Excerpted text

Re: Group-count estimation statistics - Mailing list pgsql-hackers

From Tom Lane
Subject Re: Group-count estimation statistics
Date
Msg-id 15045.1107274501@sss.pgh.pa.us
Whole thread Raw
In response to Re: Group-count estimation statistics  (Manfred Koizar <mkoi-pg@aon.at>)
List pgsql-hackers
Manfred Koizar <mkoi-pg@aon.at> writes:
> On Mon, 31 Jan 2005 14:40:08 -0500, Tom Lane <tgl@sss.pgh.pa.us> wrote:
>> Oh, I see, you want a "max" calculation in there too.  Seems reasonable.
>> Any objections?

> Yes.  :-(  What I said is only true in the absence of any WHERE clause
> (or join).  Otherwise the same cross-column correlation issues you tried
> to work around with the N/10 clamping might come back through the
> backdoor.  I'm not sure whether coding for such a narrow use case is
> worth the trouble.  Forget my idea.

Dataset records
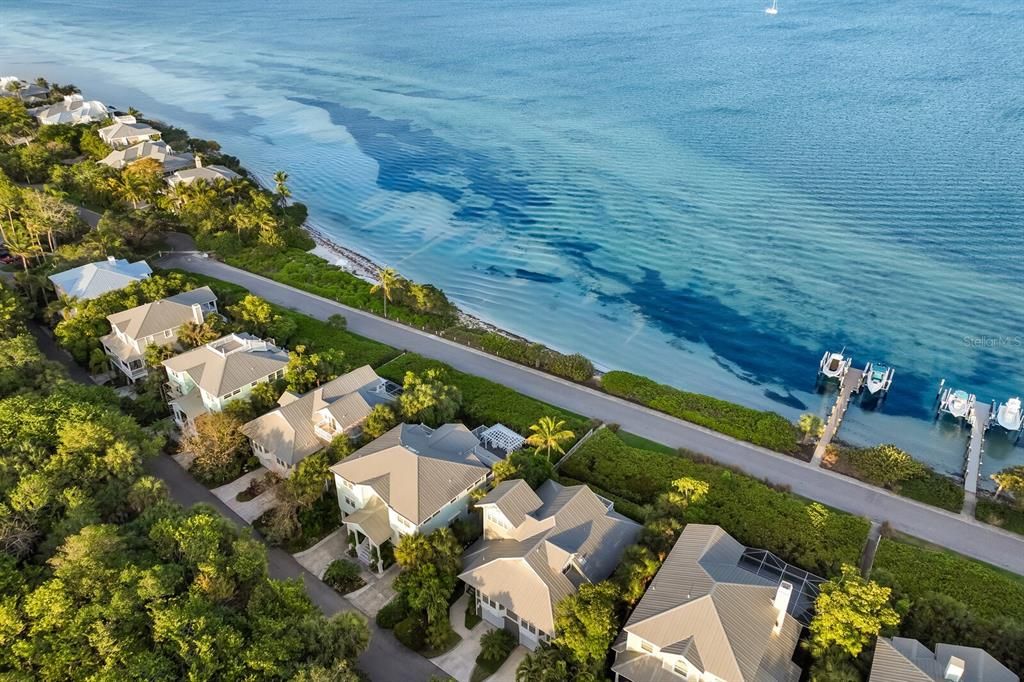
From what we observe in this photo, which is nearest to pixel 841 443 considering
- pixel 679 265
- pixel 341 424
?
pixel 679 265

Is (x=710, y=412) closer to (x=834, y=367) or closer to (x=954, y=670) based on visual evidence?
(x=834, y=367)

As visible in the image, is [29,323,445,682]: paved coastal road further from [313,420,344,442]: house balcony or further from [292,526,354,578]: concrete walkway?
[313,420,344,442]: house balcony

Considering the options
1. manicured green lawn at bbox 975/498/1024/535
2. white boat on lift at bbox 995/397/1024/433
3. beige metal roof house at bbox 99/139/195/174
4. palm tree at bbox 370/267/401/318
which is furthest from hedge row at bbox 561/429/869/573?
beige metal roof house at bbox 99/139/195/174

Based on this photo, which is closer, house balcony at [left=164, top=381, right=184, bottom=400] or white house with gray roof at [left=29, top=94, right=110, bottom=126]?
house balcony at [left=164, top=381, right=184, bottom=400]

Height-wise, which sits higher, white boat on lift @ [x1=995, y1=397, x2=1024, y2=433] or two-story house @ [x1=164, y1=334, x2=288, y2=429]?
white boat on lift @ [x1=995, y1=397, x2=1024, y2=433]

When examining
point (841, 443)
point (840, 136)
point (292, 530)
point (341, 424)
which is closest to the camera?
point (292, 530)

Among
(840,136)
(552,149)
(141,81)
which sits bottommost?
(141,81)

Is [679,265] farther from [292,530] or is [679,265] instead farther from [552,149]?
[292,530]
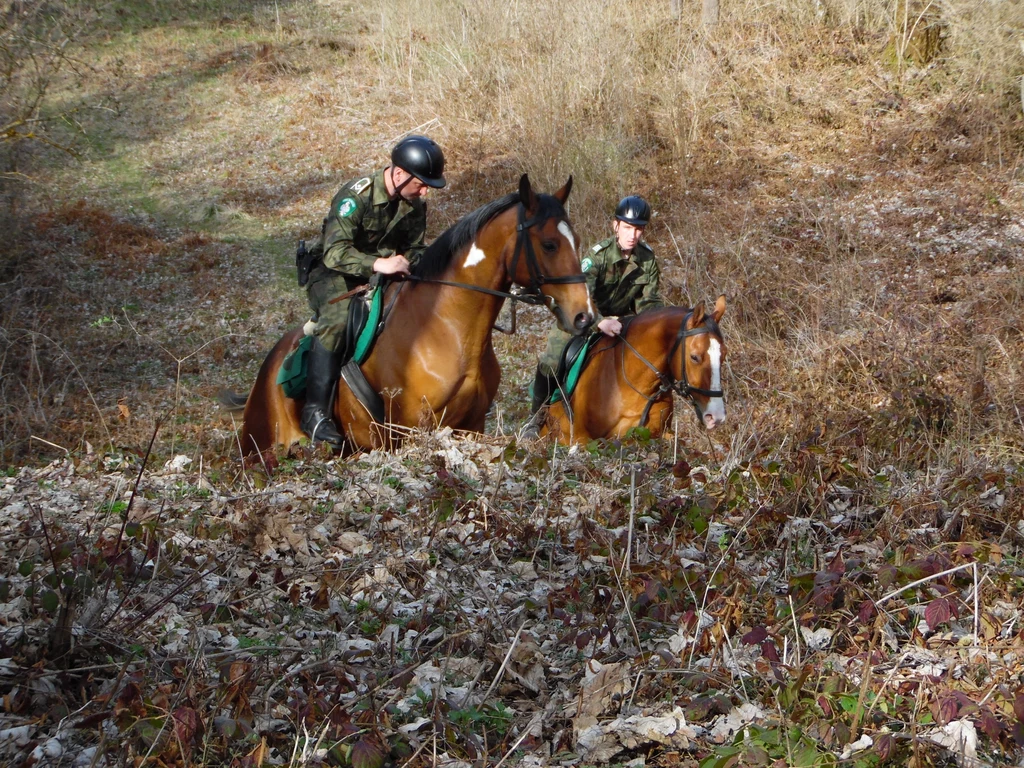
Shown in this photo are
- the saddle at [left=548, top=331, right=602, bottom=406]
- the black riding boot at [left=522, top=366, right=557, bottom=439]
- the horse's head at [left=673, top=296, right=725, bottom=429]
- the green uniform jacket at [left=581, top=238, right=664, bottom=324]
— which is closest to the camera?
the horse's head at [left=673, top=296, right=725, bottom=429]

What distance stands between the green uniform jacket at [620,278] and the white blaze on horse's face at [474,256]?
2031 mm

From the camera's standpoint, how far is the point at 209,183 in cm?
2097

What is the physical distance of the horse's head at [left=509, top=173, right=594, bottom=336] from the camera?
6.20 meters

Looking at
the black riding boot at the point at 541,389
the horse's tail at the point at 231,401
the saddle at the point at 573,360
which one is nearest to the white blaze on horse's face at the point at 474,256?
the saddle at the point at 573,360

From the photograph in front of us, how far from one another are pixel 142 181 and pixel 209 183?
1507 millimetres

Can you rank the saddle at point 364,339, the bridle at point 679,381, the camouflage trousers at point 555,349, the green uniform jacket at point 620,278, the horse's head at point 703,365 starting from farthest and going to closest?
the green uniform jacket at point 620,278 < the camouflage trousers at point 555,349 < the bridle at point 679,381 < the horse's head at point 703,365 < the saddle at point 364,339

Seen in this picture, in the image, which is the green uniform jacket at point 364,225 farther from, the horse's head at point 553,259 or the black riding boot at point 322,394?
the horse's head at point 553,259

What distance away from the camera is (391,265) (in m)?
6.46

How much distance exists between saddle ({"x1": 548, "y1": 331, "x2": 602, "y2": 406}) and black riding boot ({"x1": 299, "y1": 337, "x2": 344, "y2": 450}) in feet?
6.63

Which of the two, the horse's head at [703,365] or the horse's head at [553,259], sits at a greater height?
the horse's head at [553,259]

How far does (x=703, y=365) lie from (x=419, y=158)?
8.41ft

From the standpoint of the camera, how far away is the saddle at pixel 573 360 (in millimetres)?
8125

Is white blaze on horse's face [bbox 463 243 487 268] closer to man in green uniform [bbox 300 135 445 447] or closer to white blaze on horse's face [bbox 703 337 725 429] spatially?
man in green uniform [bbox 300 135 445 447]

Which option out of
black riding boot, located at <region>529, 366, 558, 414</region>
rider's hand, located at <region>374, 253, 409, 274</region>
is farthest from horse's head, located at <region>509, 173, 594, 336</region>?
black riding boot, located at <region>529, 366, 558, 414</region>
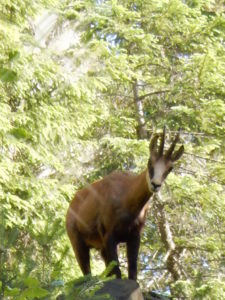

Exercises to complete
1. In the reply on group-count estimation, why does Manfred Koizar withdraw his suggestion of adding a "max" calculation?
2. Can you express the records, starting with the line that contains "Which option out of" and going on through the end of the records, as a JSON list of strings with one string per line? Skip blank lines and leave the pictures out.

Worked solutions
1. His point holds only when there is no WHERE clause or join. Otherwise, the cross-column correlation problems that the N/10 clamping tried to work around could come back. He also doubted that coding for such a narrow use case was worth the trouble.

2.
[
  "Which option out of",
  "black riding boot, located at <region>529, 366, 558, 414</region>",
  "rider's hand, located at <region>374, 253, 409, 274</region>",
  "is farthest from horse's head, located at <region>509, 173, 594, 336</region>?",
  "black riding boot, located at <region>529, 366, 558, 414</region>"
]